Chegou ao fim sem interdição a vistoria realizada nesta terça-feira (12) no Centro de Treinamento do Flamengo. Autoridades visitaram o local das 10h às 15h, e verificaram se a estrutura atende às exigências de segurança para a obtenção de um Certificado de Aprovação dos Bombeiros e um alvará da Prefeitura.

Além destes órgãos, o Ministério Público e Ministério Público do Trabalho estiveram no local para averiguar a situação dos alojamentos que serão usados pela base no módulo inaugurado em 2016. O módulo novo, inaugurado ano passado, também foi avaliado, assim como todas as estruturas em funcionamento.

A área em que os jovens morreram ficou restrita e foi acessada apenas pela perícia criminal. As demais autoridades não vistoriaram o local do incidente, apenas os arredores, onde ainda existem módulos provisórios – contêineres.

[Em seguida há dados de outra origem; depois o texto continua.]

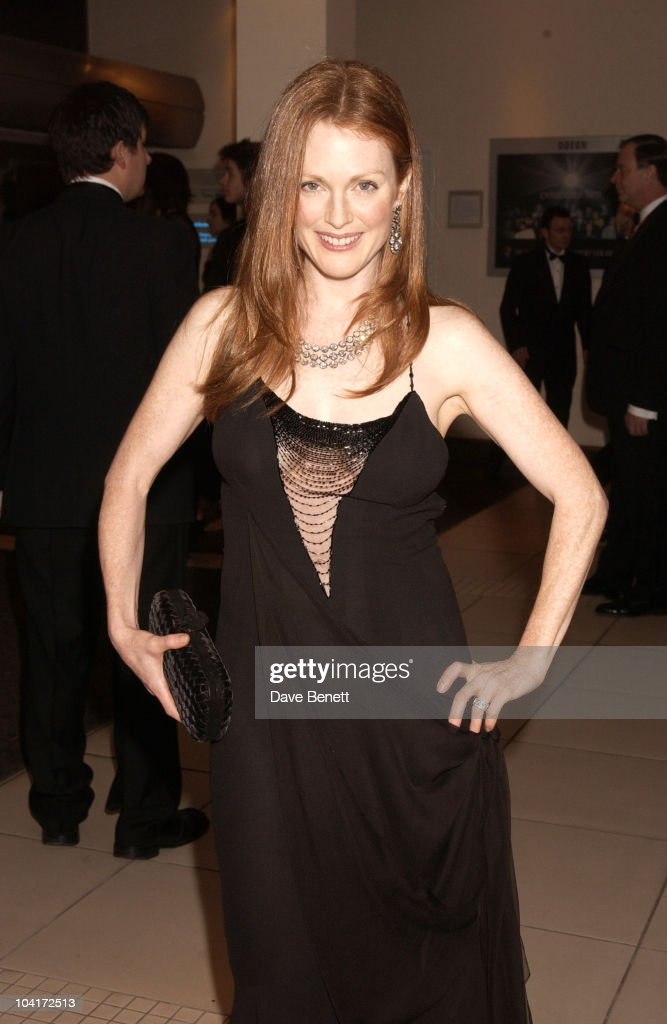 Julianne Moore, The Orange British Academy Film Awards 2003 (bafta), At The Odeon Leicester Square, London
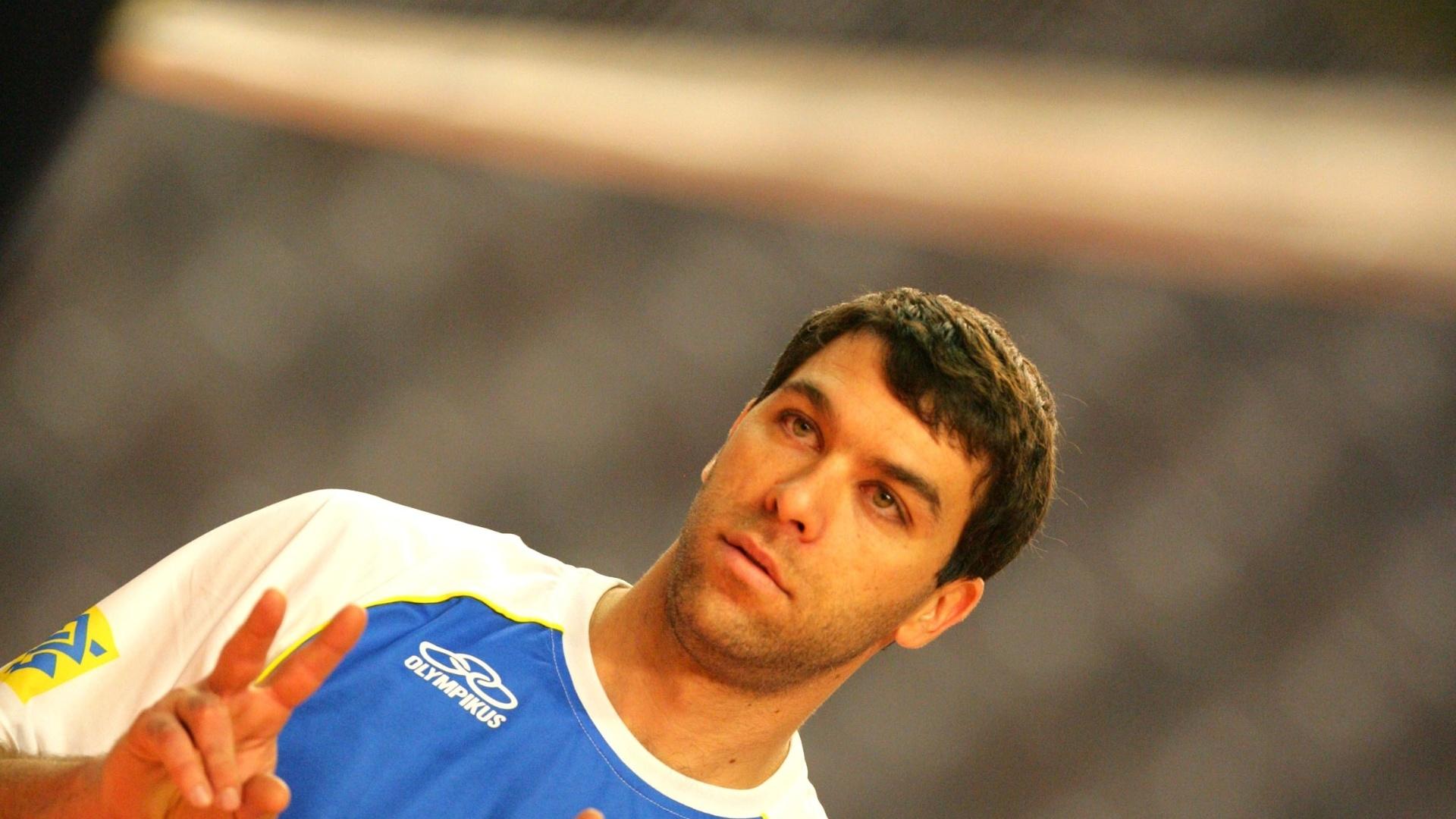 Marcelinho durante treino da seleção brasileira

O Flamengo vai se pronunciar e informar que continua à disposição das autoridades, que devem passar um parecer sobre as pendências que precisam ser sanadas no CT. A diretoria convocou cerca de 20 funcionários responsáveis pelo setor administrativo e de patrimônio para auxiliar na perícia feita pelo Ministério Público e outras entidades. O Corpo de Bombeiros foi o primeiro órgão a chegar ao local, seguido por Prefeitura e Ministério Público do Rio.

Entre os dirigentes do Flamengo, o vice de futebol, Marcos Braz, se manifestou. “Essa apuração interessa para todo mundo. Vamos colaborar com as autoridades e queremos esclarecer o que aconteceu”, disse o dirigente, ressaltando que está na função há 35 dias.